» Task brief
Reproduce the passage on the SBA 504 loan program word for word, from "A Certified Development" up to and including "to small businesses.".

* Start Excerpt provided *

The
CDC/504 loan program is a long-term
financing tool for economic development
within a community. The 504 Program
provides growing businesses with long-term,
fixed-rate financing for major fixed
assets, such as land and buildings.
A Certified Development Company is
a nonprofit corporation set up to
contribute to the economic development
of its community. CDCs work with the
SBA and private-sector lenders to
provide financing to small businesses.
Typically, a 504
project includes a loan secured with
a senior lien from a private-sector
lender covering up to 50 percent of
the project cost, a loan secured with
a junior lien from the CDC (backed
by a 100 percent SBA-guaranteed debenture)
covering up to 40 percent of the cost,
and a contribution of at least 10
percent equity from the small business
being helped.
For example: consider a hotel purchase
for $5,000,000.
1) The bank will lend $2,500,000.
2) The CDC will lend $1,500,000-$2,000,000
3) The borrower will have to contribute
$500,000-$1,500,000 in equity.
50%
= Bank -- 1st Mortgage
40% = 504 Loan -- 2nd Mortgage
10% = Owner Cash
-----------------------------------------
100%
|
|
Maximum Debenture
The maximum SBA
debenture is $1,500,000 when meeting
the job creation criteria or a community
development goal. Generally, a business
must create or retain one job for
every $50,000 provided by the SBA
except for "Small Manufacturers"
which have a $100,000 job creation
or retention goal (see below).The
maximum SBA debenture is $2.0 million
when meeting a public policy goal.
The public policy
goals are as follows:
- Business district revitalization.

* End Excerpt provided *
* Start Extracted material *

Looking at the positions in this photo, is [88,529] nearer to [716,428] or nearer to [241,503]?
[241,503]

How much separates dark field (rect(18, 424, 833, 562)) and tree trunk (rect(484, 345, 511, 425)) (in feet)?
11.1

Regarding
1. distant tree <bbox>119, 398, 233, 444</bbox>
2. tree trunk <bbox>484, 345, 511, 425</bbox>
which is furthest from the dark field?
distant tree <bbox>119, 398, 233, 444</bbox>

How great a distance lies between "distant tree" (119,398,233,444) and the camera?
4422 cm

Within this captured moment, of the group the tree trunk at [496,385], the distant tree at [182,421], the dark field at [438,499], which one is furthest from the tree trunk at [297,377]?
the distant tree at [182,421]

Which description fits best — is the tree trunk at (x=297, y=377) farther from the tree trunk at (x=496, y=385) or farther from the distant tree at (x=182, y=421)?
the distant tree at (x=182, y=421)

* End Extracted material *
* Start Extracted material *

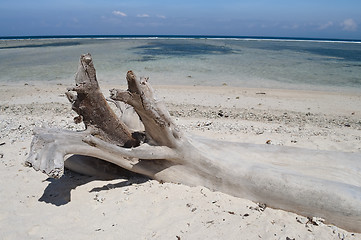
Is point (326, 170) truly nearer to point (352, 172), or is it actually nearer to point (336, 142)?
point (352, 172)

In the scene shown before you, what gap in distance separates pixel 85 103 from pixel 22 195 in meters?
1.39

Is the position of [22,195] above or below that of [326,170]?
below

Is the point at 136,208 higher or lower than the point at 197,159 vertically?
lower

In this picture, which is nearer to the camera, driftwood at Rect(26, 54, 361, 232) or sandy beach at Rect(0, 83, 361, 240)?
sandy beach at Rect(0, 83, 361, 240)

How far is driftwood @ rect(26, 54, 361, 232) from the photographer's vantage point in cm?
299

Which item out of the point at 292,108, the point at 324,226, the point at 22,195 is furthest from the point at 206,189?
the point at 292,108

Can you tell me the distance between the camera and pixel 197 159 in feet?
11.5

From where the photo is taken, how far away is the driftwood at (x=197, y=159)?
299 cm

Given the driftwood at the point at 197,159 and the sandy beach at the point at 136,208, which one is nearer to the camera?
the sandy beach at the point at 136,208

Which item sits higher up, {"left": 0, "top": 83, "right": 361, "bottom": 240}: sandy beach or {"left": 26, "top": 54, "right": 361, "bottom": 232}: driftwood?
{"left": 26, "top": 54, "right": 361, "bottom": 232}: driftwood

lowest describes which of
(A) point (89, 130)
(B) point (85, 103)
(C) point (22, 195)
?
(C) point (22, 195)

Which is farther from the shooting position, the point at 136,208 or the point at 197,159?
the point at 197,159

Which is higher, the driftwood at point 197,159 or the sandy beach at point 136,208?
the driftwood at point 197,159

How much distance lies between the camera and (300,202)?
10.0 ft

* End Extracted material *
* Start Extracted material *

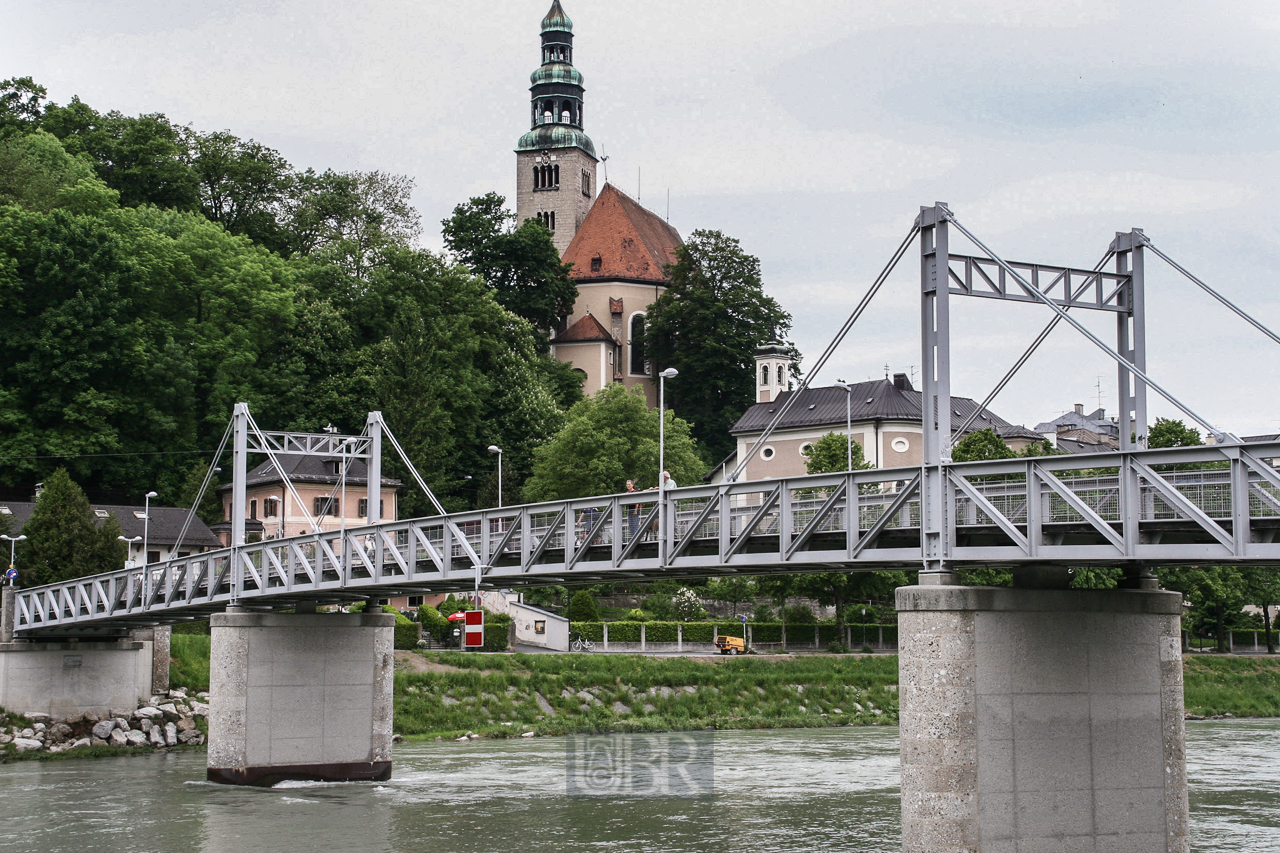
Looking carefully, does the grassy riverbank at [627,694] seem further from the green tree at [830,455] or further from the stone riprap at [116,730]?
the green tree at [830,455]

* End Extracted material *

» Response to this exercise
A Certified Development Company is
a nonprofit corporation set up to
contribute to the economic development
of its community. CDCs work with the
SBA and private-sector lenders to
provide financing to small businesses.